En un libro reciente, Cartas a una joven desencantada con la democracia, intenté resumir en un capítulo esos valores y esos principios que son los que explican la superioridad moral y política de la democracia en relación a cualquier otro régimen de gobierno. Lo transcribo y edito porque (creo) ayuda a entender lo que debería ser la educación cívica.
Hay una serie de valores y principios de la democracia que se conjugan con procedimientos que al pensarlos aclaran el porqué de su superioridad en relación a otras formas de gobierno. Es posible que lo que a continuación escriba resulte elemental, incluso obvio. Pero en ocasiones lo elemental es lo fundamental…

…La piedra fundadora de la democracia es la del reconocimiento del pluralismo como un capital social que hay que preservar y robustecer. Si de verdad la sociedad tuviera una sola sensibilidad, una sola pulsión, un solo interés, todo el edificio democrático carecería de sentido. Sería no solo artificial, sino innecesario. Pero como cualquier persona lo puede constatar por la vía más simple de hablar con sus familiares, amigos, vecinos, compañeros de trabajo, vivimos con otros que suelen tener visiones, intereses e iniciativas distintas a las nuestras. Y… la diferencia mayor de la democracia como régimen de gobierno y otros es precisamente que la primera reconoce la legitimidad de esas expresiones e intenta ofrecer un cauce para su expresión y convivencia. Por el contrario, autoritarismos de izquierda y derecha lo que intentan es homogenizar lo que es diverso y solo reconocen como legítimos a aquellos que se afilian a sus posiciones.

**Actividades**
A. Enumera las personas con las que, según el fragmento, cualquiera puede hablar para constatar que vive con otros de visiones distintas.
B. Transcribe del fragmento el pasaje que empieza con las palabras que contienen "En un libro" y termina con "la educación cívica.".

**Datos proporcionados**
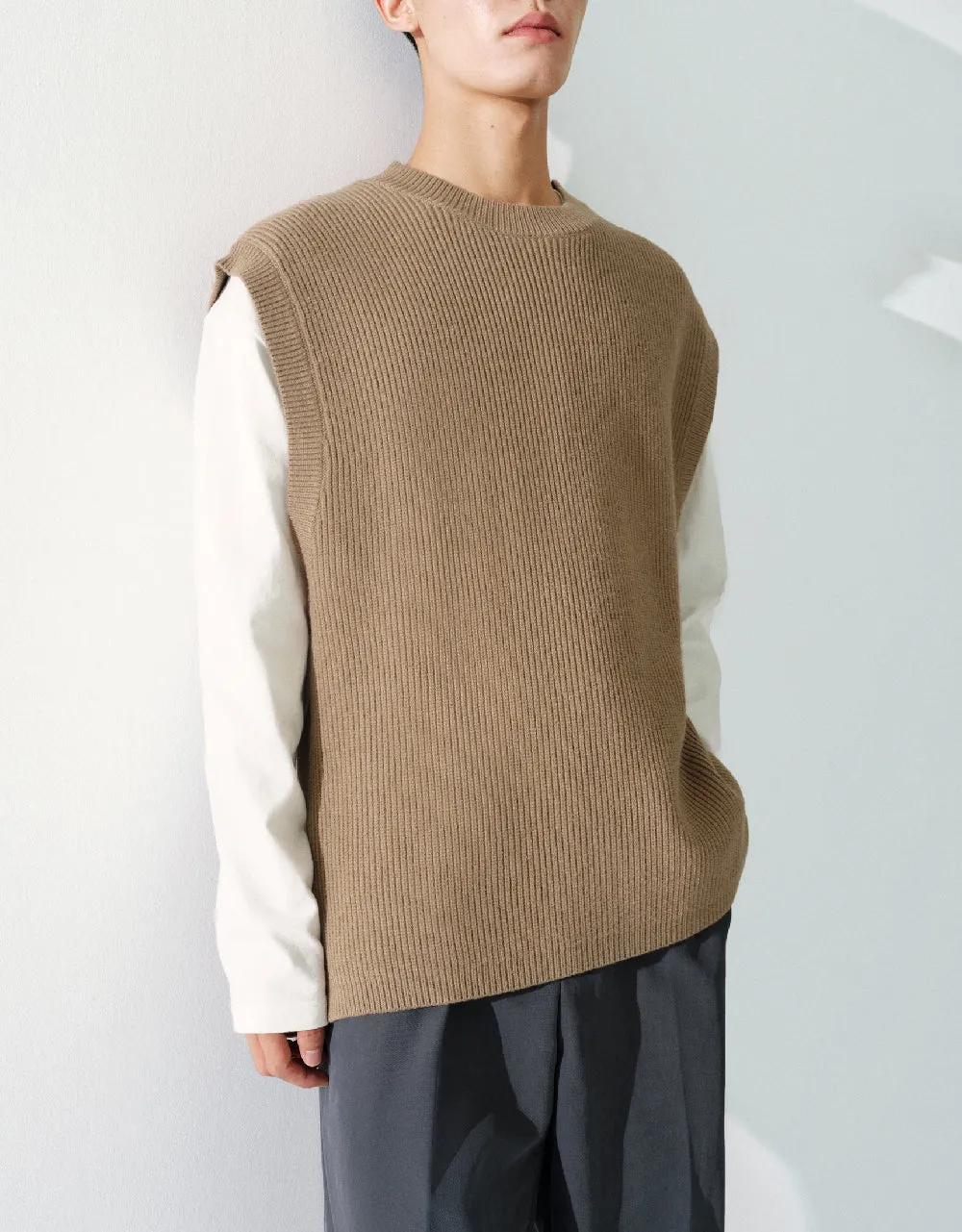 Knitted Tank Top sold by Urban Revivo product image thumbnail 2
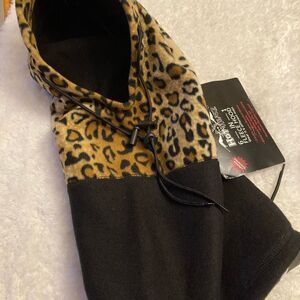 Hotheadz NWT 6 in 1 Fleece Hood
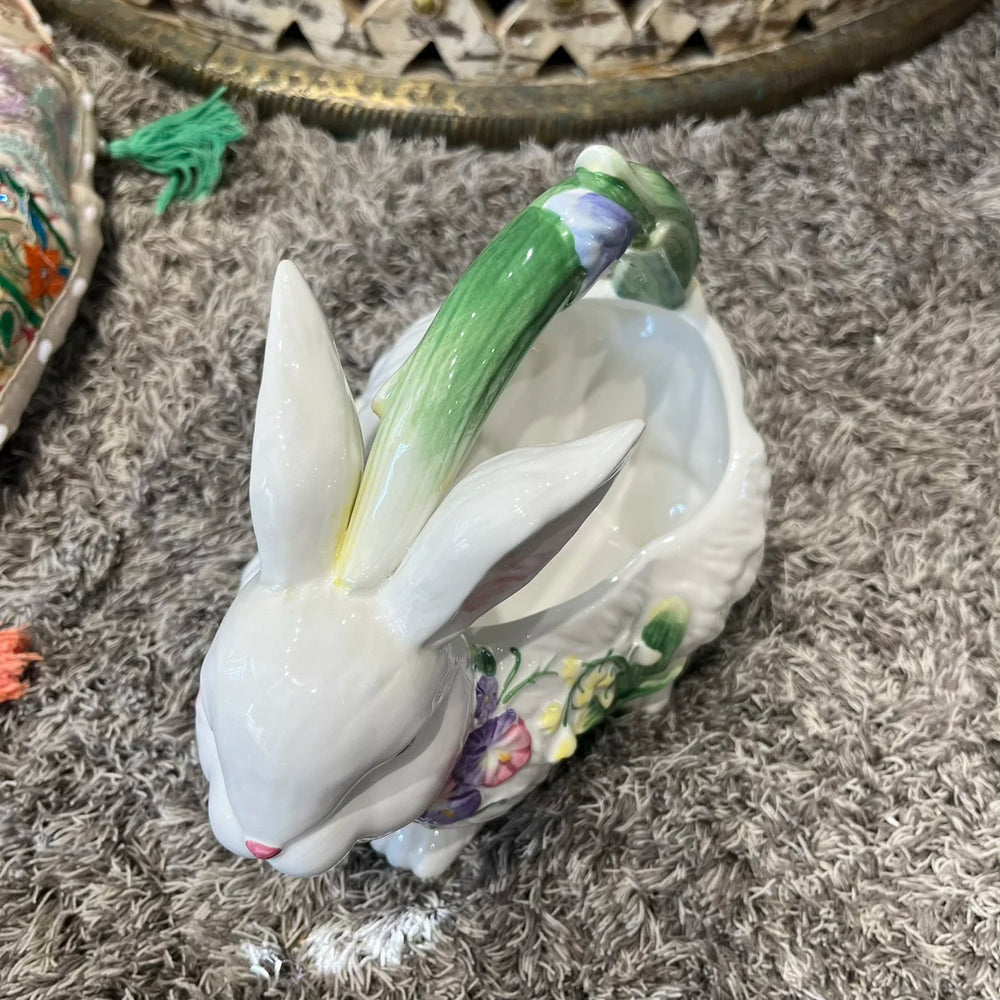 Nordischer Hasen-Ornament - Keramikdesign fürs Wohnzimmer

**Soluciones**
A. Familiares, amigos, vecinos y compañeros de trabajo.

B.
En un libro reciente, Cartas a una joven desencantada con la democracia, intenté resumir en un capítulo esos valores y esos principios que son los que explican la superioridad moral y política de la democracia en relación a cualquier otro régimen de gobierno. Lo transcribo y edito porque (creo) ayuda a entender lo que debería ser la educación cívica.